GIVEN TEXT:
Define a "Grover Iteration" $G:=CU_yC^{-1}U_0$ and just apply this repeatedly. If the probability of measuring $y$ is $p$, you will need $O(\sqrt{1/p})$ iterations to have a high probability that the final state is close to $\vert y\rangle \vert\phi\rangle$.

Why: If we define $\vert\psi\rangle=C^{-1}\vert y\rangle\vert \phi\rangle$, and decompose $\vert 0\rangle=\alpha_1\vert \psi\rangle+\alpha_2\vert \psi^\perp\rangle$, then this algorithm will rotate through the space spanned by $\vert \psi\rangle$ and $\vert \psi^\perp\rangle$, the same as Grover's algorithm. Each iteration will rotate by the angle $\theta:= \arccos(\vert\langle \psi^\perp\vert 0\rangle\vert)\approx \sqrt{p}$.

The problem is that we need $\pi/2$ to be near an integer multiple of $\theta$ to get an exact answer. Thus, we add some number $N$ of ancilla qubits, expand the circuit to $C'=C\otimes H^{\otimes N}$, and expand $U_y$ to be

$$U_y\vert x\rangle \vert \psi\rangle\vert n\rangle = \begin{cases}\phantom{-}\vert x\rangle\vert\psi\rangle\vert n\rangle&,x\neq y\text{ or }n>q\\-\vert x\rangle\vert \psi\rangle\vert n\rangle&,x=y\text{ and }n\leq q\end{cases}$$

We choose $q$ such that the probability of both getting $y$ in the first register and $n\leq q$ in the third register is precisely enough that an integer number of these "Grover" iterations will take us to the state $$\frac{1}{\sqrt{q}}\sum_{n\leq q}\vert y\rangle\vert \phi\rangle\vert n\rangle$$

Then we use the arbitrary superposition circuit to clear the third register, and we use a series of $X$ gates to clear $y$ in the first register (since it is a bitstring that is known to us). All that's left is $\vert\phi\rangle$.

REQUIRED WORK:
In the text on Grover iterations, which gates are used to clear $y$ from the first register?

RECORDED INFORMATION:
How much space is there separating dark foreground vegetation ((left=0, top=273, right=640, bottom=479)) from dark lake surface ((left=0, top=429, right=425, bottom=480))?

CORRECT OUTPUT:
A series of $X$ gates.